Supplied passage:
++++++++
I would also like to use this space today to thank AbbeyRd (Coach) Steve for all his support and understanding in ' 05. Hope you get another job, coach, besides handling complaints about me!
And some of the regular readers and e-mailers, like Gotham Johnny, Hawaii Ann, Cleveland Matt, Berkeley Lissa, Rutles Tim, MM Barb, and many many more, I'm sorry if I left out.
YOU are the ones that make this labour of love just that, and your support, humour and enouragement are very much appreciated as I sometimes navigate the seas of stormy discontent, wading through a polluted ocean of souls that would scarcely get one's feet wet.
I'm sure it was Woody Allen who said, "Always go for the joke and hope for the best."
And well, I'm not sure who said this: "If they can't take a joke, well then, f**k 'em," but I certainly agree, and live by it.
MERRY CHRISTMAS EVERYBODY!!!!!!!!
Beatle Bits #358 HERE'S ANOTHER CLUE FOR YOU ALL
You know, since I first started seeing posts on various Beatle Internet forums about a month ago-and usually from the same group of posters-that sought to undermine Bruce Spitz's The Beatles, even before it was published, something seemed really wrong.
I can not recall an instance when a book on the Beatles-even Albert Goldman's widely loathed tome-was attacked pre publication, and by a organzied group of protestors at that.
One nut apparently even stood in a major book seller outlet, warning people aloud not to buy Spitz's book.
Does this sound "normal" to you?
So that is why this whole thing has caught my attention, and in my craw.
Up to this point, I have been making fun of these "Internet wankers," but there may be something more to this pissfest than meets the eye.
++++++++
To do:
1) Reproduce the stretch from "YOU are the" through "live by it." in the Beatle Bits text word for word.
2) In the Beatle Bits text, where did one person stand while warning people aloud not to buy Spitz's book?
3) Pick up the Beatle Bits text after its final sentence and keep writing it.

Given data:
++++++++
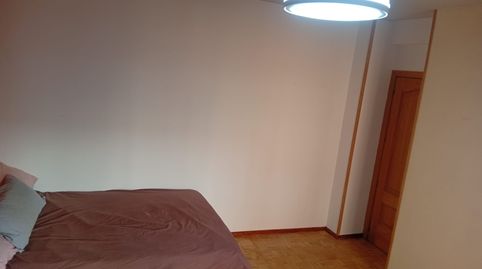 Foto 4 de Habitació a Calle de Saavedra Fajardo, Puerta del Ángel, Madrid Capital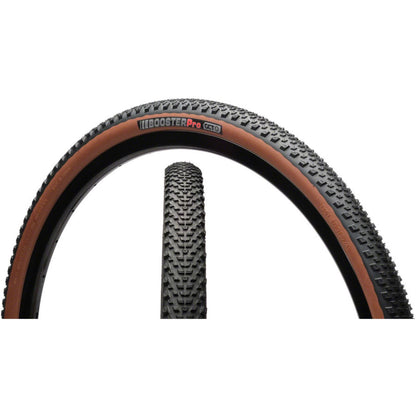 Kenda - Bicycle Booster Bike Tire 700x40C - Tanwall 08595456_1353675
++++++++
Answer section:
1)
YOU are the ones that make this labour of love just that, and your support, humour and enouragement are very much appreciated as I sometimes navigate the seas of stormy discontent, wading through a polluted ocean of souls that would scarcely get one's feet wet.
I'm sure it was Woody Allen who said, "Always go for the joke and hope for the best."
And well, I'm not sure who said this: "If they can't take a joke, well then, f**k 'em," but I certainly agree, and live by it.

2) In a major book seller outlet.

3)
The publishing business, like the music industry is a cut throat one, and getting an edge is all important.
Seeing that there were at least 5 John Lennon and/or Beatles books coming out in late 2005, getting off to a good start would be important for the authors, who are also ultra competitive.
Now most of us know by now that the fanzine Daytrippin approached Spitz early on in this process, complaining about all the "errors" in his book.
When Spitz advised the publisherest of Daytrippin to have an "enema," shortly thereafter a jihad began aginst Spitz, which spilled from Daytrippin to the Beatles Collectors Forum on Yahoo!
This is what caught my attention, when the same posters were posting the same things week after week, merclessily attacking Spitz, and anyone who dared to say, hey wait a minute, what's the real story here?
Certain posts to the forum were censored by the moderator, who obviously agreed that Spitz should be taught a lesson in Beatle fact checking.
It was then that I started poking fun on Beatle Bits, and it was also then that the same people who started the Beatle Collectors forum attacks on Spitz, then shifted to me, threatening AbbeyRd that they would boycott the site, if I continued to write "vicious" attacks.
However, the one actually making the "vicious" personal attacks- and naming names was Daytrippin- which posted on their website a long diatribe against AbbeyRd and me, much of what was not factual, and some of which was unintenionally hillarious, "shocked and stunned" in a Rutles-like way.
But is there actually something more to this than plain stupidity?
Spitz has been attacked for "errors," and there certainly were a few, of which the author and publisher has agreed, and will be corrected for the second edition.
However, Larry Kane's new book, Lennon Revealed, was given a warm-no, love licking- review by Daytrippin, and is in fact given a nod in the forward to Kane's book.
But did Daytrippin really read Kane's book?
I started to, and within 10 pages found a "glaring" error that I would bet would have got Spitz crucified.
Kane writes that John Lennon was shot 6 times in the back.
However, that would have been difficult, as Lennon was murdered with a 5 SHOT Charter Arms .38 snub nose special.
In additon, any report that I read said that John was struck first in the side or front of his body, and then spun around where 3 more shots struck his back, with one round missing.
Funny how a mistake of fact like this only 10 pages in could go un-noticed, or un-punished.
Never saw this error puffed up on the Internet forums, and a subsequent attack of the book as trash. Yet that is a fairly substantial error for a book that purports to be the real story on Lennon.
Here is a fact of life and literature: authors and people make mistakes!!!!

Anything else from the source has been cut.